(Stored items from a collection)
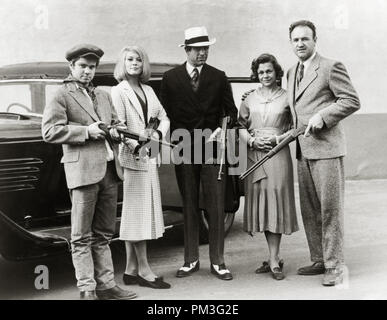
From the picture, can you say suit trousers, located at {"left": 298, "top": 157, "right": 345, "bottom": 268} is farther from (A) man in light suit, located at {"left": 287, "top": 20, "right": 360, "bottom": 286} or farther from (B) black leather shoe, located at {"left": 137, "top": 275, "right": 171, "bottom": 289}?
(B) black leather shoe, located at {"left": 137, "top": 275, "right": 171, "bottom": 289}

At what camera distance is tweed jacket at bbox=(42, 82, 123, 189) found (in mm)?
3939

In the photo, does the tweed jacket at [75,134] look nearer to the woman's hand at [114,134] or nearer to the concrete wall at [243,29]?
the woman's hand at [114,134]

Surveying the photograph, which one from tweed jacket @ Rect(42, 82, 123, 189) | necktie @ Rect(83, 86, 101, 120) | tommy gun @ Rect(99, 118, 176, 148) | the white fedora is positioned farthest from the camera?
the white fedora

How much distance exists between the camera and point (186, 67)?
480cm

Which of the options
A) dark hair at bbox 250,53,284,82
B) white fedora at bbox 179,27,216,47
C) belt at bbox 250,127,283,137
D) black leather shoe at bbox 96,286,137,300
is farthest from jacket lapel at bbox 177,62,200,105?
black leather shoe at bbox 96,286,137,300

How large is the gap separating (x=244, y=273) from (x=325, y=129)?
4.53ft

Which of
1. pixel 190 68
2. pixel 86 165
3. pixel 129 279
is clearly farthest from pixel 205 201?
pixel 86 165

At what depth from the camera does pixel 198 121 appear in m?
4.72

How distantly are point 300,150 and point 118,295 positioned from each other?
1.79 m

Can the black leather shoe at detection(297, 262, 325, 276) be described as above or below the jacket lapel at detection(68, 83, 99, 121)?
below

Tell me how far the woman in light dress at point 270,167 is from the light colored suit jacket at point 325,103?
22cm

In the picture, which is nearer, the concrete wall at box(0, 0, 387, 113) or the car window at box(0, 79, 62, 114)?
the car window at box(0, 79, 62, 114)

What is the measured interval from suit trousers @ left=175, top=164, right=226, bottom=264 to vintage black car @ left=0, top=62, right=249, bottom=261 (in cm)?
15
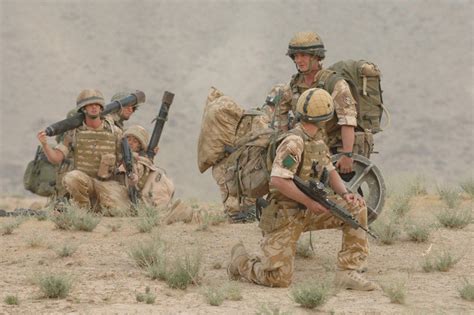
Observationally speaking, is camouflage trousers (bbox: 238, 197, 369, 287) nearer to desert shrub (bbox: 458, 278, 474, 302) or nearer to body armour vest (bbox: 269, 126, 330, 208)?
body armour vest (bbox: 269, 126, 330, 208)

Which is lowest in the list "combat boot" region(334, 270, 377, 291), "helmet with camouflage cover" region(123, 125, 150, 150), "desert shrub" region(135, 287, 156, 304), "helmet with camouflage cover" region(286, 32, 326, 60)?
"desert shrub" region(135, 287, 156, 304)

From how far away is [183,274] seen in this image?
8.93 m

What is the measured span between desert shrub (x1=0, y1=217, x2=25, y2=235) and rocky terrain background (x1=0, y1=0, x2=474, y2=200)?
20093 mm

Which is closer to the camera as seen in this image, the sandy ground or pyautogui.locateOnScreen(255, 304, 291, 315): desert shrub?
pyautogui.locateOnScreen(255, 304, 291, 315): desert shrub

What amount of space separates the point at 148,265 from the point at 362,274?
1.89 m

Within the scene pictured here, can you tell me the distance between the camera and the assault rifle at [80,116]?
12.5 meters

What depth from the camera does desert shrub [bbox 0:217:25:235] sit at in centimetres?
1201

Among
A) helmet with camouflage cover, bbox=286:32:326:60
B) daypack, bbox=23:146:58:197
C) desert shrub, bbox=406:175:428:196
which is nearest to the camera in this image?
helmet with camouflage cover, bbox=286:32:326:60

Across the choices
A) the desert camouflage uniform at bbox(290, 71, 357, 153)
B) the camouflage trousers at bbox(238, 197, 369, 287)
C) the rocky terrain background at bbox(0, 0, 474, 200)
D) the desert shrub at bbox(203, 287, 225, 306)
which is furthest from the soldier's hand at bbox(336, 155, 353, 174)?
the rocky terrain background at bbox(0, 0, 474, 200)

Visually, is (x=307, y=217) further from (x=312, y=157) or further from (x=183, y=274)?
(x=183, y=274)

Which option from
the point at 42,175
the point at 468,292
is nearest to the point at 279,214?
the point at 468,292

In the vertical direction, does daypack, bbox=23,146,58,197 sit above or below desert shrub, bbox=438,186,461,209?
above

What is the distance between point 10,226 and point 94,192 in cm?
147

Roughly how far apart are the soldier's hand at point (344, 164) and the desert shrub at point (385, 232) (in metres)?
1.15
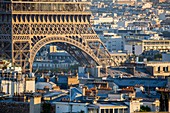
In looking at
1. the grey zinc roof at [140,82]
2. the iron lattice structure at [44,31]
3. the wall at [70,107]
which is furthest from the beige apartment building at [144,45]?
the wall at [70,107]

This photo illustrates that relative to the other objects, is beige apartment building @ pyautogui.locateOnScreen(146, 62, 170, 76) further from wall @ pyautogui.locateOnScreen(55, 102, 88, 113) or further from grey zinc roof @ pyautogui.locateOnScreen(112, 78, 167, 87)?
wall @ pyautogui.locateOnScreen(55, 102, 88, 113)

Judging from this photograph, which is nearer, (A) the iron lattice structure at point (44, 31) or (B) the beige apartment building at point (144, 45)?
(A) the iron lattice structure at point (44, 31)

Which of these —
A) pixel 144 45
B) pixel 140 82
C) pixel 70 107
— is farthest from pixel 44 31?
pixel 70 107

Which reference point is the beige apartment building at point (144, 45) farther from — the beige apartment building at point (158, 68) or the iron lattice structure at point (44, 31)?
the beige apartment building at point (158, 68)

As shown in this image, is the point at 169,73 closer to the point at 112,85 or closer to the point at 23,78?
the point at 112,85

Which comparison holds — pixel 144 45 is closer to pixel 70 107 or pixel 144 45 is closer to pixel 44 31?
pixel 44 31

# Exercise instructions:
Reproduce word for word the stretch of the data from the line containing "Which of these —" through the end of the data.

# Task output:
Which of these —
A) pixel 144 45
B) pixel 140 82
C) pixel 70 107
— is farthest from pixel 44 31?
pixel 70 107

Which reference point is the beige apartment building at point (144, 45) farther from — the beige apartment building at point (158, 68) or the iron lattice structure at point (44, 31)?
the beige apartment building at point (158, 68)

As shown in this image, is the point at 169,73 closer to the point at 112,85 or closer to the point at 23,78?
the point at 112,85

Which comparison holds — pixel 144 45 is closer to pixel 70 107 or pixel 144 45 is closer to pixel 44 31?
pixel 44 31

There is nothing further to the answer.